Defines a new symbol 'sym, containing the specified quotation quot. Unlike with let, in this case quot will not be quoted, so its values will be pushed on the stack when the symbol 'sym is pushed on the stack.

Essentially, this symbol allows you to define an symbol without any validation of constraints and bind it to a symbol.

lambdabind

quot 'sym ⇒ ∅

Binds the specified quotation (unquoted) to an existing symbol 'sym.

length

'sym ⇒ int

Returns the length of 'sym.

let

a 'sym ⇒ ∅

Defines a new symbol 'sym, containing the specified value.

map

quot₁ quot₂ ⇒ quot₃

Returns a new quotation quot₃ obtained by applying quot₂ to each element of quot₁.

∅ ⇒ str

Returns the host operating system.

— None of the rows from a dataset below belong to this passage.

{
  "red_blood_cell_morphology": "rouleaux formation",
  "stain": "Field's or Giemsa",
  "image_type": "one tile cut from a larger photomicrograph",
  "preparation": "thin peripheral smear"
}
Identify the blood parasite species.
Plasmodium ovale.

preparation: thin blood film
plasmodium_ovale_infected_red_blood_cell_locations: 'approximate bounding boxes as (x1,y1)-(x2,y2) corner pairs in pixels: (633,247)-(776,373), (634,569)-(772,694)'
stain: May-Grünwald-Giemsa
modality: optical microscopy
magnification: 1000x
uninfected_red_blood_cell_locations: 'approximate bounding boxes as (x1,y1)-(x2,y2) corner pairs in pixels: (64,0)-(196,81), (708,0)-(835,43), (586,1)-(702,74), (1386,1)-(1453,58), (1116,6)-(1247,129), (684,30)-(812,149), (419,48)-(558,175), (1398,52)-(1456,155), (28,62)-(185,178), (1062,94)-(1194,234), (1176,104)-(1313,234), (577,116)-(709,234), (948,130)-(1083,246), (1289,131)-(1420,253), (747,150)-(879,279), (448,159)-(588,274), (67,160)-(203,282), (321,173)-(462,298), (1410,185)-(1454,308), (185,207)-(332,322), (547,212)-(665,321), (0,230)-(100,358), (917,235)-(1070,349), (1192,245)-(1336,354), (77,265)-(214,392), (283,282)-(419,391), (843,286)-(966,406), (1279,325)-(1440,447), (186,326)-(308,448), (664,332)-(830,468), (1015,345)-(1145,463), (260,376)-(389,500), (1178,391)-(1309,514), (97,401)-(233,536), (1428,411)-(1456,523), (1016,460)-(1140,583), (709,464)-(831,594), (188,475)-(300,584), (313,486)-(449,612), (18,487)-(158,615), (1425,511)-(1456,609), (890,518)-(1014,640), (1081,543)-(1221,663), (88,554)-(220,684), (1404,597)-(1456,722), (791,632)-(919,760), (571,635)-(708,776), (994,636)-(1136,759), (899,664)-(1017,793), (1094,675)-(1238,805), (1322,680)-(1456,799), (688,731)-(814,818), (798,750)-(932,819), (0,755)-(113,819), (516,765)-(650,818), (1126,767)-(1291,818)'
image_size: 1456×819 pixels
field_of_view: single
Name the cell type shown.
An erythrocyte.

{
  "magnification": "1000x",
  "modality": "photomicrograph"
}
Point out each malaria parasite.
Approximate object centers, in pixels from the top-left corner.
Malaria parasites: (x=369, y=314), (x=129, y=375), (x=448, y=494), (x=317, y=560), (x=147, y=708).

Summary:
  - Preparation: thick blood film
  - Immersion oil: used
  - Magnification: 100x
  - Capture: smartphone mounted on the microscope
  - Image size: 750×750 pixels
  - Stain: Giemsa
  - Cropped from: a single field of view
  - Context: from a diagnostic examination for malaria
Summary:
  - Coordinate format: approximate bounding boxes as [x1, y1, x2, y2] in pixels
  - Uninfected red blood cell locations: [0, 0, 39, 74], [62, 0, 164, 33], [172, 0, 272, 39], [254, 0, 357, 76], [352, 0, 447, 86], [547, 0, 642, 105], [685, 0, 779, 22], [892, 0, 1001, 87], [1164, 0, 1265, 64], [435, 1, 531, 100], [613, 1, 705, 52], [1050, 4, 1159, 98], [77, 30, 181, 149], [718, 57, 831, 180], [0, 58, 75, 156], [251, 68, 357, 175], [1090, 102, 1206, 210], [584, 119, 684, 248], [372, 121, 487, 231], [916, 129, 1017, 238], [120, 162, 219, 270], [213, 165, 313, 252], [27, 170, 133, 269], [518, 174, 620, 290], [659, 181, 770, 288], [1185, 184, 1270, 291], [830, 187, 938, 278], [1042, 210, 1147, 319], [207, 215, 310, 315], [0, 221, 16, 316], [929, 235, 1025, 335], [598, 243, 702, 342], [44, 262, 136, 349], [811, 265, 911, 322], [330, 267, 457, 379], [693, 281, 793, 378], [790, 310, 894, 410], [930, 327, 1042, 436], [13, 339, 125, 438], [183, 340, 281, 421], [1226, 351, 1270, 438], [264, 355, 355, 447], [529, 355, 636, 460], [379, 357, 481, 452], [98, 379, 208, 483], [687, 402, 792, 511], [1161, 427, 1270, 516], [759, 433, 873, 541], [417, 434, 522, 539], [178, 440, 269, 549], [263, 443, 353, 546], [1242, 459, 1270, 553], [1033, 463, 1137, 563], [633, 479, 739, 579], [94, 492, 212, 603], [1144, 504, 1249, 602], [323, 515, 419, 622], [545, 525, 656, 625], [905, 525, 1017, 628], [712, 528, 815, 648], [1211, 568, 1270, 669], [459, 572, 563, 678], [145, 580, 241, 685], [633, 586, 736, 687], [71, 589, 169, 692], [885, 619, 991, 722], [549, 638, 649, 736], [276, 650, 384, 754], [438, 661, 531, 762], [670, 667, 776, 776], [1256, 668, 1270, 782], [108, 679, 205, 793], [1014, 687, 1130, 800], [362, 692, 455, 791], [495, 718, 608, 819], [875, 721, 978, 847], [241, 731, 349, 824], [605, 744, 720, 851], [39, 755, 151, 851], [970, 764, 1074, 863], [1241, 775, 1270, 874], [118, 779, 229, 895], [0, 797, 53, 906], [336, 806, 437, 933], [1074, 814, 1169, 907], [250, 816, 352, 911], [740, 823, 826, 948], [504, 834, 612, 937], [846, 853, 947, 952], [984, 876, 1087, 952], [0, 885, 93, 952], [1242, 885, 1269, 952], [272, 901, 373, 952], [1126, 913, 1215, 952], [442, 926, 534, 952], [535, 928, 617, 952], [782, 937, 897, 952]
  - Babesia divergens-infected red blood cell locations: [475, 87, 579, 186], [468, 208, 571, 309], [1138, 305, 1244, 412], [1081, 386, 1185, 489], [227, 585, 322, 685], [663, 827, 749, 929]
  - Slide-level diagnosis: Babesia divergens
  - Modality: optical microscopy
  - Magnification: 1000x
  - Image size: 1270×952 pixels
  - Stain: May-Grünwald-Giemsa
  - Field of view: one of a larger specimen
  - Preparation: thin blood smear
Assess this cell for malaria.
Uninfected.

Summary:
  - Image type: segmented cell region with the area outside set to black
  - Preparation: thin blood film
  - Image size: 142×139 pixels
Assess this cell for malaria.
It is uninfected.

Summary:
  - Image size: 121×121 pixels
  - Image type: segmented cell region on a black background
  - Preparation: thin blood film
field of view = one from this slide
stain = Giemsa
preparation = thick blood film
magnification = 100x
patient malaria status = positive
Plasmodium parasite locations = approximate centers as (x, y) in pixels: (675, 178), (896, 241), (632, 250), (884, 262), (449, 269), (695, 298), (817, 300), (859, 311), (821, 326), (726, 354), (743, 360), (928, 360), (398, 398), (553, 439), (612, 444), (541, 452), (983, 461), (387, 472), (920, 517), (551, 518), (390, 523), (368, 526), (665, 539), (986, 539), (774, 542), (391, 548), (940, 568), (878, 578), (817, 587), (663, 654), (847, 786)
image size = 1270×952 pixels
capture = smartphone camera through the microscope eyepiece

It can be one of the following strings: windows, macosx, linux, netbsd, freebsd, openbsd, solaris, aix, standalone.

pop

a ⇒ ∅

Removes the first element from the stack.

a ⇒ a

Prints a to STDOUT.

puts

a ⇒ a

Prints a and a new line to STDOUT.

quote

a ⇒ (a)

Wraps a in a quotation.

quotesym

str ⇒ (sym)

Creates a symbol with the value of str and wraps it in a quotation.

quotecmd

str ⇒ (sym)

Creates a command with the value of str and wraps it in a quotation.

read

str ⇒ str

Reads the file str and puts its contents on the top of the stack as a string.

replace

str₁ str₂ str₃ ⇒ str₄

Returns a copy of str₁ containing all occurrences of str₂ replaced by str₃

run

'sym ⇒ int

Executes the external command 'sym in the current directory and pushes its return code on the stack.

setstack

quot ⇒ a_*

Substitute the existing stack with the contents of quot.

swap

a₁ a₂ ⇒ a₂ a₁

Swaps the first two elements on the stack.

size

quot ⇒ int

Returns the length of quot.

slice

quot₁ int₁ int₂ ⇒ quot₂

Creates a new quotation quot₂ obtaining by selecting all elements of quot₁ between indexes int₁ and int₂.

Example

The following program leaves (3 4 5) on the stack:

(1 2 3 4 5 6)
2 4 slice

split

'sym₁ 'sym₂ ⇒ quot

Splits 'sym₁ using separator 'sym₂ and returns the resulting strings within the quotation quot.

strip

'sym ⇒ str

Returns str, which is set to 'sym with leading and trailing spaces removed.

substr

str₁ int₁ int₂ ⇒ str₂

Returns a substring str₂ obtained by retriving int₂ characters starting from index int₁ within str₁.

symbols

∅ ⇒ (str_*)

Returns a list of all symbols defined in the global scope.

timestamp

∅ ⇒ int

Returns the current time as Unix timestamp.

type

a ⇒ str

Puts the data type of a on the stack.

when

quot₁ quot₂ ⇒ a_*

If quot₁ evaluates to true then evaluates quot₂.

which

'sym ⇒ str

Returns the full path to the directory containing executable 'sym, or an empty string if the executable is not found in $PATH.

while

quot₁ quot₂ ⇒ a_*

Executes quot₂ while quot₁ evaluates to true.

Example

The following program prints all natural numbers from 0 to 10:

0 (count) let
(count 10 <=) 
(count puts 1 + (count) bind) while

write

str₁ str₂ ⇒ ∅

Writes str₁ to the file str₂, erasing all its contents first.